The advantages of economic agglomeration are obvious but we think that there are also remarkable examples in America of mid-sized cities thriving. America’s urban competitive advantage over the long term is as a nation of middleweight cities with high quality growth assets. Our book spends more time looking at Louisville, St. Louis, Kansas City, Chattanooga, and similar cities than it does looking at the usual suspects like Boston or San Francisco. It is easy to drive an advanced economy when Harvard and MIT are at the doorstep, but look at what Indianapolis is doing with biotech or Pittsburgh’s reinvention into a robotics hub. This is where you find real optimism and new possibilities for America.

It is true that the geography of job clustering increasingly favors the co-location of certain assets: universities and medical research centers, cultural districts, enterprise ecosystems, the quality of the startup community, and so forth. But one of the remarkable things that you observe from traveling around the nation and world is the power of urban adoption and adaptation. Ambitious cities – from Tulsa to Kansas City – are hungry for new ideas and strategies. And they are not waiting for Godot or worrying about New York or Los Angeles. They are investing in their own centers of excellence, reinvesting their own downtowns and innovation districts, and identifying ways to collaborate across sectors. They are reenergizing and redefining urban development.

The New Localism is not about local government. It is about a shift in power downward from federal systems to local, as well as outward across public, private, and civic boundaries. It is fundamentally about the new models of co-governance that are emerging in a world that can no longer be explained in twentieth century industrial terms.

What can researchers or research institutes like Penn IUR do to help in the context of The New Localism?

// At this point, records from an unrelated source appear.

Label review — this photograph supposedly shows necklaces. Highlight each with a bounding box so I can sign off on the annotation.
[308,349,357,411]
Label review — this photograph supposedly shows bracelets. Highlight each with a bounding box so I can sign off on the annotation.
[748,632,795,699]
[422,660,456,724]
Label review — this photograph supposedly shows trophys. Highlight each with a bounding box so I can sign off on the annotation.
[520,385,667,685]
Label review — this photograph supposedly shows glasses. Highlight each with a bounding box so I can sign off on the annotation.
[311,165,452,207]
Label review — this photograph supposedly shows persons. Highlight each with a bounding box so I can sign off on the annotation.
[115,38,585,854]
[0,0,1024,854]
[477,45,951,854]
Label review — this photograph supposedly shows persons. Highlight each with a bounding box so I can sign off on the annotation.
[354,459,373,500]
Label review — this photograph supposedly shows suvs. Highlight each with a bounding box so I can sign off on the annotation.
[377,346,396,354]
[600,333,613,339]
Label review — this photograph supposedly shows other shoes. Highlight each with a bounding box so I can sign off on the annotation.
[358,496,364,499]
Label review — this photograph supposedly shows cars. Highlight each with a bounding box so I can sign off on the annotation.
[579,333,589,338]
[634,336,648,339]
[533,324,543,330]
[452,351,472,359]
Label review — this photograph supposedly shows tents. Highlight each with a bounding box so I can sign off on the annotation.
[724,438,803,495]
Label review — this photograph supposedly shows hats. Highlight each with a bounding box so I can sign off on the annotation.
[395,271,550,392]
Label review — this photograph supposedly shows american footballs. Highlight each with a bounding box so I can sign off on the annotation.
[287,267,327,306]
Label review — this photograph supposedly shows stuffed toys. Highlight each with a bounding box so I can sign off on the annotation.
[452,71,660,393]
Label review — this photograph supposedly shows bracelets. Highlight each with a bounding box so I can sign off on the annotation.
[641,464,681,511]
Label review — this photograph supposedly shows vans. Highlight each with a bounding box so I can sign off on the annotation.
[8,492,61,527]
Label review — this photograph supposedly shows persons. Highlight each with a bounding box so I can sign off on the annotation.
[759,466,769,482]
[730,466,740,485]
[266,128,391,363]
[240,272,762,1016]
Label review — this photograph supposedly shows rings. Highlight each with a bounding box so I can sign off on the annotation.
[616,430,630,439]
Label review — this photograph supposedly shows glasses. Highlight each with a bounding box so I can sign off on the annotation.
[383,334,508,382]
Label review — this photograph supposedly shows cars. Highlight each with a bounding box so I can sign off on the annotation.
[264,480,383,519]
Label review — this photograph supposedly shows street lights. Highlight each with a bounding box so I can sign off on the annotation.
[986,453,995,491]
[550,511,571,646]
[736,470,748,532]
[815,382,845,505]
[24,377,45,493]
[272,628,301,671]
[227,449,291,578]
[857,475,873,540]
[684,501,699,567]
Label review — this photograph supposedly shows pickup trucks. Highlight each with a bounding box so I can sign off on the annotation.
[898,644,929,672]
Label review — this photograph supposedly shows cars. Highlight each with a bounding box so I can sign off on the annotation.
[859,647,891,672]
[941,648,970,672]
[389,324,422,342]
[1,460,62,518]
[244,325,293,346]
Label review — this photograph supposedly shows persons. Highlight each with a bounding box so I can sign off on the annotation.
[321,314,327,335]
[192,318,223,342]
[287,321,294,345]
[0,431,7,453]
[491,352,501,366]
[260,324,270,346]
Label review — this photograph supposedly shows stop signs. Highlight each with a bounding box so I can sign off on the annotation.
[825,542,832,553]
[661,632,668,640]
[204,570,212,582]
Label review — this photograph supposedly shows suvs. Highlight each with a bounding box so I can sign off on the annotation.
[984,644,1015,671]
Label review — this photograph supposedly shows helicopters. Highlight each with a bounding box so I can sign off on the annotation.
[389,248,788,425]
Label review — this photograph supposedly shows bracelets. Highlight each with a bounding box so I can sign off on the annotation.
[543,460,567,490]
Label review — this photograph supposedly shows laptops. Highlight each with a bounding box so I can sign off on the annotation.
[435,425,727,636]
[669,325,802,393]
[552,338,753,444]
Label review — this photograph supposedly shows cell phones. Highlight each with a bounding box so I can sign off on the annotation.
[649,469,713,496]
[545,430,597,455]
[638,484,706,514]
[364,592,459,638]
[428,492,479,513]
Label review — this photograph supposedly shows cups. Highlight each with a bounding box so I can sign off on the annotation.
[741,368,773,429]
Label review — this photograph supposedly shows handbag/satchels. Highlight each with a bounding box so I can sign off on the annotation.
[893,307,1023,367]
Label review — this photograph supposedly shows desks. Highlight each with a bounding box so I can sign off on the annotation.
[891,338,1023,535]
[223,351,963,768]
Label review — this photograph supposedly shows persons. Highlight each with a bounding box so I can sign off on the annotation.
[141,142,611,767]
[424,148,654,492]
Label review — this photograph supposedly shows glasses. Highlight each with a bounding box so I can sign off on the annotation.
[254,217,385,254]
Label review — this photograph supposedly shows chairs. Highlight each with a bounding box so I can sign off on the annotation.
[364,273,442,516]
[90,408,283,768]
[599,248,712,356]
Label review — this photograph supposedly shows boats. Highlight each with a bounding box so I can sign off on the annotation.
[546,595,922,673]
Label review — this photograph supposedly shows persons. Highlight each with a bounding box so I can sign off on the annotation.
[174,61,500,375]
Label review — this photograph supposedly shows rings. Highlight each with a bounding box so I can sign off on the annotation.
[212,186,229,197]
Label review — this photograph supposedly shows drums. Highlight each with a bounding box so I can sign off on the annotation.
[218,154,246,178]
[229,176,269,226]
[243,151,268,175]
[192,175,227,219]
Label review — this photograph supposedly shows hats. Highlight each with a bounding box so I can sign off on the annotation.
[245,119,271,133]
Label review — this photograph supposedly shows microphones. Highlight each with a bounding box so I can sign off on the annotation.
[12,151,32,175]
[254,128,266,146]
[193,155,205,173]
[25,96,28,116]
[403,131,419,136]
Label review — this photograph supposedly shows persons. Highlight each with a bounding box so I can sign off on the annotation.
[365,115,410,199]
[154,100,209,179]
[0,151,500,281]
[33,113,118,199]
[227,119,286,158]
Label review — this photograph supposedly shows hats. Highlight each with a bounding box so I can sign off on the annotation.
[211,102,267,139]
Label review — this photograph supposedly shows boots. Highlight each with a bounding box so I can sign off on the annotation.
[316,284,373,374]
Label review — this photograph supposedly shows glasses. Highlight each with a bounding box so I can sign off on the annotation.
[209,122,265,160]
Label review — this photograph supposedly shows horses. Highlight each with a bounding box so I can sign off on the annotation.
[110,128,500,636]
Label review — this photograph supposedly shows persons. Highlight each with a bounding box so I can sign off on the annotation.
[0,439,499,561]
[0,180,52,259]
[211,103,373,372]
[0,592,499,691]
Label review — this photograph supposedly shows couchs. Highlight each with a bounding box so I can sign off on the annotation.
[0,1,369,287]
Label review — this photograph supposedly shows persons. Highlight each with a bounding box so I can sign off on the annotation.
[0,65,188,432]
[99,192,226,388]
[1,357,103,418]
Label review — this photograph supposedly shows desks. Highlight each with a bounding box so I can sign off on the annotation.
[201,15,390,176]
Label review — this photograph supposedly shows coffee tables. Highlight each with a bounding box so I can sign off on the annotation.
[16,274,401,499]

We hope that our work opens up new research and civic action that recognizes the enormous shift in how problems are being solved today. This is the most exciting time I can imagine to explore interdisciplinary ways to solve problems. I believe that this has always been the spirit of Penn IUR from its inception. The mid-twentieth century framework of vertical compartmentalized solution building has been transformed by globalization, technology, and the changing role of the nation-state. We need more examples and understanding of how cities are doing this. This is where the action is and how Penn IUR can continue to serve as a global leader.

Jeremy Nowak is a Penn IUR Fellow and Advisory Board Member. He, with Bruce Katz, Centennial Scholar at the Brookings Institution, is the author of The New Localism: How Cities Thrive in the Age of Populism (Brookings Institution Press, 2017).